- **EXTRAIT DU TEXTE**
+++
L'art contemporain et le sport

20 min 20 novembre 2023 Julie Lamier

Kenny Dunkan, "UDIVINMECRAZ", 2014. Vidéo couleur, son, 8,34 min, édition 2/5

Kenny Dunkan, Adagp, Ville de Paris, 2022

Reflet de la société, des événements sociaux et du quotidien, certaines œuvres du Fonds d’art contemporain – Paris collections ont pour thème le sport ou s’en inspire. De sa stricte représentation à des formes plus conceptuelles, la collection municipale illustre l’évolution de ces corps sportifs et en mouvements, sources d’inspiration pour les artistes. Artistes dans ce parcours : Epsylon Point,  Xavier Veilhan,  Geraldine Pastor-Lloret, Olivier Masmonteil, Elsa et Johanna, Nicolas Moulin,  Virginie Barré, Mélanie Manchot, Kenny Dunkan, Sabrina Belouaar, Richard Fauguet, Tom Shannon, Jacques Julien, Prosper Legault, Bruno Peinado.

Le renouvellement des représentations du sport

Les représentations de corps saisis en plein effort physique existent depuis les origines de l’art. Nombre de représentations d'athlètes en pleine action sont représentés dès la période antique dans la statuaire, sur les vases, les mosaïques ou encore les fresques murales... La géométrie des corps, les muscles saillants, la beauté du geste rappellent la nécessité d'une harmonie parfaite entre le corps et l'âme. En Grèce antique, l’activité physique était considérée comme parfaitement complémentaire à la culture de l’esprit. L’idéal était de maintenir un rapport harmonieux les sphères intellectuelles et corporelles afin de se rapprocher de l’état de perfection que seuls incarnaient les dieux.

L’emploi de techniques et matériaux contemporains

La pratique d’exercices physiques peut être comprise comme un phénomène universel qui a toujours existé sous des formes très diverses. L’usage de ce mot est récent dans la langue française, puisqu’il n’est utilisé qu’à partir du XIXe siècle. Par ailleurs, la représentation du sport dans l’art réapparaît plus largement à cette période. Il s’agit de célébrer le corps en mouvement, l'effort physique et l'avènement des loisirs portés par les activités en plein air. L’art contemporain poursuit cette représentation du réel et renouvelle le genre par l’utilisation de techniques propres à l’époque et par un regard nouveau vis-à-vis du corps.
+++
- **LIGNES RECENSÉES**
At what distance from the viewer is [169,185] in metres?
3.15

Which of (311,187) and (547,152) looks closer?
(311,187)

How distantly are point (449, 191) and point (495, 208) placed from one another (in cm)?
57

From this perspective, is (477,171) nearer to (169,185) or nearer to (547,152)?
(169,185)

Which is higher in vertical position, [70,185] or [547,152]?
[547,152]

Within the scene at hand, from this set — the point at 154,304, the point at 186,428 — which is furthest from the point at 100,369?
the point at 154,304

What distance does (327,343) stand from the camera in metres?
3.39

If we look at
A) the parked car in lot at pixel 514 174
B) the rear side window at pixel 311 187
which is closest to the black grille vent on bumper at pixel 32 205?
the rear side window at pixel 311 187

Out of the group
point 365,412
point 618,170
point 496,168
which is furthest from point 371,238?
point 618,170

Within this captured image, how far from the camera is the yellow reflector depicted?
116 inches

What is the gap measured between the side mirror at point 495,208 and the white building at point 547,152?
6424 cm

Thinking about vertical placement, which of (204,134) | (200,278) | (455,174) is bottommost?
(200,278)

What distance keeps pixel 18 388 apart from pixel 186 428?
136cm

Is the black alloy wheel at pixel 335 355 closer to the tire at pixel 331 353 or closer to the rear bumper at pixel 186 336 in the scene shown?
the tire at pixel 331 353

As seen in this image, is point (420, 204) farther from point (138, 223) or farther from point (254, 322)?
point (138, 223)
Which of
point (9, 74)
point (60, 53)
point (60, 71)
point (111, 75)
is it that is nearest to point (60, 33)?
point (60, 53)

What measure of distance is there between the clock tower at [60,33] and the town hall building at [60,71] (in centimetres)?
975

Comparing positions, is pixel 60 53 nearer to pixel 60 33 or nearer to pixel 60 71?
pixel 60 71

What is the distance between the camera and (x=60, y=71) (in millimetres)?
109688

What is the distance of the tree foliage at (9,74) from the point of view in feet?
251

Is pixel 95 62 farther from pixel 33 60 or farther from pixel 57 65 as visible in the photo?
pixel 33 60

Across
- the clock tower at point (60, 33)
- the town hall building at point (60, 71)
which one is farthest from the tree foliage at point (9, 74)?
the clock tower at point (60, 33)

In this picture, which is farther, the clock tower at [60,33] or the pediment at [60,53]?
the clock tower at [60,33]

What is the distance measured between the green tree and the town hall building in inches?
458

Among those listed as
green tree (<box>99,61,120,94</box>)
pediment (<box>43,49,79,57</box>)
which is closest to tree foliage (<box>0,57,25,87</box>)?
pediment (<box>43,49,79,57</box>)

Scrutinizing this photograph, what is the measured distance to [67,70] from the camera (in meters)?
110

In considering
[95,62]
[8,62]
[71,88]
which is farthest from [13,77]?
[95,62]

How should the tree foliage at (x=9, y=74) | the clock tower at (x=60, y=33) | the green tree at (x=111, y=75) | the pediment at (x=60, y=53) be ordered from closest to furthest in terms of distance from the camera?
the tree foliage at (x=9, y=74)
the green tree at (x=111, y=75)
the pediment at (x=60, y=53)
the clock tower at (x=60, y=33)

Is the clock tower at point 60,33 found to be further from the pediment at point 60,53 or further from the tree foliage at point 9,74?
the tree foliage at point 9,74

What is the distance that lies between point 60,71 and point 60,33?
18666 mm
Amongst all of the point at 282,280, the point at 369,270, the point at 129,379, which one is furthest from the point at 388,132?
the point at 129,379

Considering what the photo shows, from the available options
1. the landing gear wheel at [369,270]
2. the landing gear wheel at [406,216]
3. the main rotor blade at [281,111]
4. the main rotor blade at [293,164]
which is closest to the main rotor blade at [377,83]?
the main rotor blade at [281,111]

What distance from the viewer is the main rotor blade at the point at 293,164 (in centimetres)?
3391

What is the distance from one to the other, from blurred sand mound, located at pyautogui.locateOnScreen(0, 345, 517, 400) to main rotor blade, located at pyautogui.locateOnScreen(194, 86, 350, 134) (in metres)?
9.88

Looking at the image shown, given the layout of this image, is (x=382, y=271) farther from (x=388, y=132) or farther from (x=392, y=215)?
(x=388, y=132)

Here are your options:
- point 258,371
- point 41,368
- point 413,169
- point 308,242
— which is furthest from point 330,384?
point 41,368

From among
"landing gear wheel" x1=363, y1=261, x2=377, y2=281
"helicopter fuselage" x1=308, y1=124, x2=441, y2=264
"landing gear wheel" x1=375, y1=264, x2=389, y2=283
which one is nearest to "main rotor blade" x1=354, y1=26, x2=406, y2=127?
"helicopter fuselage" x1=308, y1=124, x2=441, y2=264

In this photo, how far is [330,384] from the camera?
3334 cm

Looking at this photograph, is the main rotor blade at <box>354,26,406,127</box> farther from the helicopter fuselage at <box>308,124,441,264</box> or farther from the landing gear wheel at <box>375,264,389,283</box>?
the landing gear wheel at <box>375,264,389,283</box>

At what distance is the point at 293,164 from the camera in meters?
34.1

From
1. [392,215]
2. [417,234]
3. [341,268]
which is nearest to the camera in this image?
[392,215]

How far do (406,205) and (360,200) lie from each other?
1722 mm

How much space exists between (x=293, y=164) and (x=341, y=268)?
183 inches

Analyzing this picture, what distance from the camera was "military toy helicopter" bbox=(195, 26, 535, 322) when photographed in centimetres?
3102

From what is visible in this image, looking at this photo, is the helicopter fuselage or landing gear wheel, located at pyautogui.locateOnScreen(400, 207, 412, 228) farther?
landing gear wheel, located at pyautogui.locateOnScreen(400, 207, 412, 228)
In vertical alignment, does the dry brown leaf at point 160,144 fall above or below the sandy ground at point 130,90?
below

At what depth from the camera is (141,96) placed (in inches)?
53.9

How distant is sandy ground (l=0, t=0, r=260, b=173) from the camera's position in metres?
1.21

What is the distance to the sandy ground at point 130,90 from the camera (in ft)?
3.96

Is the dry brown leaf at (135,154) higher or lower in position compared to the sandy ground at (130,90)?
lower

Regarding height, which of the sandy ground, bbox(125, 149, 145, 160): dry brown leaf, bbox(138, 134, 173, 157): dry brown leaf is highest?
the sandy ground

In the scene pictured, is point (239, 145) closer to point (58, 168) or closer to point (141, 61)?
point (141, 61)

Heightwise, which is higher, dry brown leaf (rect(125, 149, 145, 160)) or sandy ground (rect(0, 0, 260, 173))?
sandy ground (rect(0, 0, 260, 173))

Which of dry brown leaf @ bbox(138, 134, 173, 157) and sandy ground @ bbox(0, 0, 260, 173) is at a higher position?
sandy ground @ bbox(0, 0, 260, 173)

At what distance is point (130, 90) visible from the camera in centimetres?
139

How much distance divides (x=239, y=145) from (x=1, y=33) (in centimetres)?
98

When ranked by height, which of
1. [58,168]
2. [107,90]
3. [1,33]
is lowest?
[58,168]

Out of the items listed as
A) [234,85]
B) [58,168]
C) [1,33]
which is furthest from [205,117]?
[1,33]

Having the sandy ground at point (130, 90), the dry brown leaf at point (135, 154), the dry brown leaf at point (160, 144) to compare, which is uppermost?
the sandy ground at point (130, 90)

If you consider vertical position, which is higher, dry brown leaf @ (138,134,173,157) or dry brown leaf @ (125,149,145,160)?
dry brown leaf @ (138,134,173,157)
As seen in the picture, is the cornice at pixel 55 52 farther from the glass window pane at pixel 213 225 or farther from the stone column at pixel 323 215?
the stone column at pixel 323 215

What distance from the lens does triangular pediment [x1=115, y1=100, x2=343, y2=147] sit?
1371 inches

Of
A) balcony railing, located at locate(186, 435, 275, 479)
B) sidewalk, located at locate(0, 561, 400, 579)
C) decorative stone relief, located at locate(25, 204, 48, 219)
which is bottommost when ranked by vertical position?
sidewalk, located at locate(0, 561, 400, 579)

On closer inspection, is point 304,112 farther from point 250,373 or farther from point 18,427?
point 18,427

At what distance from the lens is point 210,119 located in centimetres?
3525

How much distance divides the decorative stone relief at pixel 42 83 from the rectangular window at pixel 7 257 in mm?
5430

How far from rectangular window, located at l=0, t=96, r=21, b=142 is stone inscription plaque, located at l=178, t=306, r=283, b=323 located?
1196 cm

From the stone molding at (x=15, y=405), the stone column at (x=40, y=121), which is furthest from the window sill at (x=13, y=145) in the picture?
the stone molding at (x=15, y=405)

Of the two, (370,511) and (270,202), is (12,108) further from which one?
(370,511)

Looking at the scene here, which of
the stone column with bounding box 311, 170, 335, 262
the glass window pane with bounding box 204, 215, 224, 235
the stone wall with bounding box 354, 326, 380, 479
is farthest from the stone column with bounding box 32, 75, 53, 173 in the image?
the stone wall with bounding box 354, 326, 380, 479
+++
- **CONSIGNE**
Recopiez sans rien changer tout le passage du texte sur l'art contemporain et le sport qui va de « Reflet de la » jusqu'à « Legault, Bruno Peinado. ». Les lignes ne servent à rien dans ce travail.

- **CORRIGÉ**
Reflet de la société, des événements sociaux et du quotidien, certaines œuvres du Fonds d’art contemporain – Paris collections ont pour thème le sport ou s’en inspire. De sa stricte représentation à des formes plus conceptuelles, la collection municipale illustre l’évolution de ces corps sportifs et en mouvements, sources d’inspiration pour les artistes. Artistes dans ce parcours : Epsylon Point,  Xavier Veilhan,  Geraldine Pastor-Lloret, Olivier Masmonteil, Elsa et Johanna, Nicolas Moulin,  Virginie Barré, Mélanie Manchot, Kenny Dunkan, Sabrina Belouaar, Richard Fauguet, Tom Shannon, Jacques Julien, Prosper Legault, Bruno Peinado.